- **WORK TO DO**
Please present the records below as a Markdown table with the columns "Row" and "Line", covering everything from the line with "With this picture in view, choosing from" through the end of the records, both ends included. Leave out blank lines.

(Spatial data with pictures)

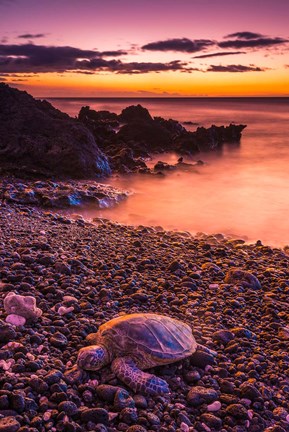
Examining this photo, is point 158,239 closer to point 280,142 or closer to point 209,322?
point 209,322

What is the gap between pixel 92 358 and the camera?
3182mm

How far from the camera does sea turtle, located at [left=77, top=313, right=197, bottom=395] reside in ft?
10.3

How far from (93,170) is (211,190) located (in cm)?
366

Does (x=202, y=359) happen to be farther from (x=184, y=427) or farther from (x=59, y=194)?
(x=59, y=194)

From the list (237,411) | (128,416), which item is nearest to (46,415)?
(128,416)

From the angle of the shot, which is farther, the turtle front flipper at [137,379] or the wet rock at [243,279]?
the wet rock at [243,279]

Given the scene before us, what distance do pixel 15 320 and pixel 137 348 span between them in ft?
3.50

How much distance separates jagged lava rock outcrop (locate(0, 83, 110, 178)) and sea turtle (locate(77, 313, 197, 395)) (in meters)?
8.25

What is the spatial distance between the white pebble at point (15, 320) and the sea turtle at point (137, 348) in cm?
57

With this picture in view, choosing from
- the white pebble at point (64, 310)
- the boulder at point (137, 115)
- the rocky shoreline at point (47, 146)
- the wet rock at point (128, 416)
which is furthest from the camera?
the boulder at point (137, 115)

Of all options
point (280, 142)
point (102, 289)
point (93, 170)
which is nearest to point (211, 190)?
point (93, 170)

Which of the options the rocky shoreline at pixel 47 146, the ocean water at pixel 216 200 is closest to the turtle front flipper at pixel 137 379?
the ocean water at pixel 216 200

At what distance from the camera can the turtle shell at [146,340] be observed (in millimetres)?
3318

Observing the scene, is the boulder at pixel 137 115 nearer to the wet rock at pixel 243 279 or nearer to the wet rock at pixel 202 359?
the wet rock at pixel 243 279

- **RESPONSE TO THIS EXERCISE**
| Row | Line |
|---|---|
| 1 | With this picture in view, choosing from |
| 2 | - the white pebble at point (64, 310) |
| 3 | - the boulder at point (137, 115) |
| 4 | - the rocky shoreline at point (47, 146) |
| 5 | - the wet rock at point (128, 416) |
| 6 | which is furthest from the camera? |
| 7 | the boulder at point (137, 115) |
| 8 | Of all options |
| 9 | point (280, 142) |
| 10 | point (102, 289) |
| 11 | point (93, 170) |
| 12 | which is nearest to point (211, 190)? |
| 13 | point (93, 170) |
| 14 | Which of the options the rocky shoreline at pixel 47 146, the ocean water at pixel 216 200 is closest to the turtle front flipper at pixel 137 379? |
| 15 | the ocean water at pixel 216 200 |
| 16 | At what distance from the camera can the turtle shell at [146,340] be observed (in millimetres)? |
| 17 | 3318 |
| 18 | Observing the scene, is the boulder at pixel 137 115 nearer to the wet rock at pixel 243 279 or nearer to the wet rock at pixel 202 359? |
| 19 | the wet rock at pixel 243 279 |